Hunter Hunt-Hendrix, vocalist of New York post-black metal band Liturgy, has come out as transgender. In a new statement, she writes “I am a woman. I’ve always been one. The love I have to give is a woman’s love, if only because it is mine.”
In a statement posted to her social media, Hunt-Hendrix writes she always knew of her womanhood, even before the band started, but kept quiet out of fear.
"The music and ideas I compose come from a female heart, whatever that means, and I don’t want to partially distort the transmission through an ‘effeminate male’ mask any longer…. This statement is essentially making itself. I have no choice, there is no way for me to stop it from coming out, I am simply surrendering to it.”

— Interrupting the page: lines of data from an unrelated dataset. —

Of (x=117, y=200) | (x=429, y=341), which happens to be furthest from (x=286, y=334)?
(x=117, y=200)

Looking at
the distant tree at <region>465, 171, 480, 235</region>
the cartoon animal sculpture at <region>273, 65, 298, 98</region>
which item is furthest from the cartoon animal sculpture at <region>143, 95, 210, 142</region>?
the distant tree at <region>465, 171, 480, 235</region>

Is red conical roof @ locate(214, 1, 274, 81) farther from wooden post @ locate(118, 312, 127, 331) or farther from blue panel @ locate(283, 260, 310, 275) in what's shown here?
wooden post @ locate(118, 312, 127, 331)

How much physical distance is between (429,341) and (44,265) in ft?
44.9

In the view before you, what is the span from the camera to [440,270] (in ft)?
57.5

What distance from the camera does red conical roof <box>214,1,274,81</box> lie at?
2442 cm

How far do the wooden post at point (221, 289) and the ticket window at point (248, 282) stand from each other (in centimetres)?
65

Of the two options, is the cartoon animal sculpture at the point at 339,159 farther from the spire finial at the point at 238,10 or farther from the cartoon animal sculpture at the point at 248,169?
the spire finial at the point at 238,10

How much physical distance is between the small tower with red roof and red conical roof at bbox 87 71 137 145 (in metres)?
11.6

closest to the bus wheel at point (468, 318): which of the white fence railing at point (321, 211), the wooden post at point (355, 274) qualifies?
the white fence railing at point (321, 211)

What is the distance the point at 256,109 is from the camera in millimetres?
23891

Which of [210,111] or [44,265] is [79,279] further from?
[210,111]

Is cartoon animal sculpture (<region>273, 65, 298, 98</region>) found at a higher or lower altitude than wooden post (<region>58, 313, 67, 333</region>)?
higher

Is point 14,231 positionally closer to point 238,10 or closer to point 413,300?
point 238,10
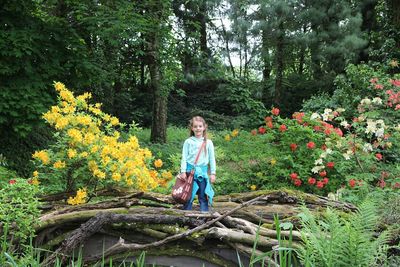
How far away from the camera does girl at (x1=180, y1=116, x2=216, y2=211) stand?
15.9ft

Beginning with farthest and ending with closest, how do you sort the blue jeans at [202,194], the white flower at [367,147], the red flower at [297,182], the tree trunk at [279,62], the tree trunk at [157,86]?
1. the tree trunk at [279,62]
2. the tree trunk at [157,86]
3. the red flower at [297,182]
4. the white flower at [367,147]
5. the blue jeans at [202,194]

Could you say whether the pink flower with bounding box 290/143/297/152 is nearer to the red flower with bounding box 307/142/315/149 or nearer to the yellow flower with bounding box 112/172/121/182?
the red flower with bounding box 307/142/315/149

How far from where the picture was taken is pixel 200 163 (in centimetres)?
487

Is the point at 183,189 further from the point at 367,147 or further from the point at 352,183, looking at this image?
the point at 367,147

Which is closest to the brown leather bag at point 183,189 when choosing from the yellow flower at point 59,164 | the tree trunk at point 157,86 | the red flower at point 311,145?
the yellow flower at point 59,164

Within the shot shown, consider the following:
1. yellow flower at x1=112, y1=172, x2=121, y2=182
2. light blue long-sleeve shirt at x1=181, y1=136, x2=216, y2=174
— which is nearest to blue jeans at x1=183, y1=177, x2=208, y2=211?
light blue long-sleeve shirt at x1=181, y1=136, x2=216, y2=174

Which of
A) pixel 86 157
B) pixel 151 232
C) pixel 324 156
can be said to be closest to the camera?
pixel 151 232

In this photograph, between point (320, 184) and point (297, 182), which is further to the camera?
point (297, 182)

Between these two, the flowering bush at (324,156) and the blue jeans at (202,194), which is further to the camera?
the flowering bush at (324,156)

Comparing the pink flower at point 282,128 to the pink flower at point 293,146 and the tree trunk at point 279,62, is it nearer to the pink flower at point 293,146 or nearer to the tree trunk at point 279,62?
the pink flower at point 293,146

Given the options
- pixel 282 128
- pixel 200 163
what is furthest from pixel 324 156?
pixel 200 163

Here is the full statement:
I am a woman. I've always been one. The love I have to give is a woman's love, if only because it is mine. To varying degrees many already understand this, but I'd like to make a clear statement about my actual gender. I could have done this before Liturgy started, but I didn't, out of fear. I knew I was female and not male, emotionally and in my experience of my body. But I was afraid – of social rejection, romantic rejection, career rejection, rejection by my family, failure. The vagueness and incongruity of my solution has afflicted me. I wish it had been different, though maybe that wasn't possible. The feminine imbues everything I am, beyond 'gender identity'. As a woman, I am a musician, theologian and poet and aim to model my life on the saints, to be an authentic channel for God's love. The music and ideas I compose come from a female heart, whatever that means, and I don't want to partially distort the transmission through an 'effemin' male' mask any longer. I don't fully understand what I mean, or why it is true, but I experience it with lived certainty, and say it with sincerity. I have no wish to efface that I am a natal male (I'm happy to be considered 'third gender'), and I have great respect for masculinity, but I've never known how to participate in it, because it isn't me. This statement is essentially making itself. I have no choice, there is no way for me to stop it from coming out, I am simply surrendering to it. I say this as an artist in a way, but ultimately it's about my own relationship to my emotions and my body. Through a long-developing process I've finally broken free from some kind of compromise I felt I needed to accept, without being fully conscious of what I was doing or able to seriously imagine an alternative for myself. It has been very emotional, and it's over now, so I am punctuating it.
Liturgy released H.Q.Q.Q. in November 2019.